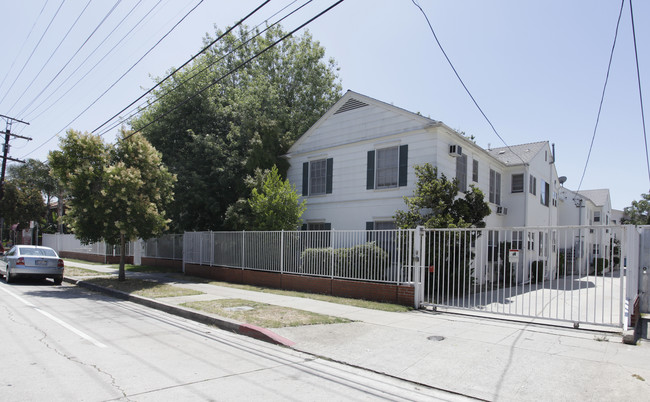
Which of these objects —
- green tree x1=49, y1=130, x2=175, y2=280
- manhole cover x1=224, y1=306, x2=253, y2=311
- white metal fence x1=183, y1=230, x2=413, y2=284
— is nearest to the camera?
manhole cover x1=224, y1=306, x2=253, y2=311

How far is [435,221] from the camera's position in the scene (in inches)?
483

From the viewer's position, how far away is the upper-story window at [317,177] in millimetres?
17625

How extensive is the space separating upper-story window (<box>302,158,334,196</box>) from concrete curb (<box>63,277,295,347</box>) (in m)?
8.43

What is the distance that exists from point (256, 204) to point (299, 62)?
19854mm

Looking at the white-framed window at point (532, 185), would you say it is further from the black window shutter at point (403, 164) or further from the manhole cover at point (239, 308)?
the manhole cover at point (239, 308)

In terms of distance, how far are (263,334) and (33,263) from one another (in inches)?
485

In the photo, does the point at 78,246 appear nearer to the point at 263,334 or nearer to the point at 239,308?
the point at 239,308

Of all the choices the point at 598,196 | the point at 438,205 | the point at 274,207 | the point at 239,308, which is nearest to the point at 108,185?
the point at 274,207

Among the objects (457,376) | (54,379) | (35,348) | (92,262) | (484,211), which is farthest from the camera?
(92,262)

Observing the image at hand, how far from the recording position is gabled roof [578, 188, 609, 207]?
3919 centimetres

········

Short task: Could you reproduce word for word every line, from the line with "What is the" through the final line?

Answer to the problem:
What is the distance that exists from point (256, 204) to point (299, 62)?
19854mm

Looking at the white-framed window at point (532, 185), would you say it is further from the black window shutter at point (403, 164) or further from the manhole cover at point (239, 308)?
the manhole cover at point (239, 308)

In terms of distance, how far are (263,334) and (33,263) from one another (in inches)?
485

In the photo, does the point at 78,246 appear nearer to the point at 263,334 or nearer to the point at 239,308?
the point at 239,308

Of all the choices the point at 598,196 | the point at 438,205 | the point at 274,207 | the point at 239,308, which is nearest to the point at 108,185?
the point at 274,207

Among the objects (457,376) | (54,379) | (35,348) | (92,262) | (484,211), which is farthest from the camera?
(92,262)

Observing the image at hand, how far from the recording position is gabled roof [578, 188, 609, 207]?
3919 centimetres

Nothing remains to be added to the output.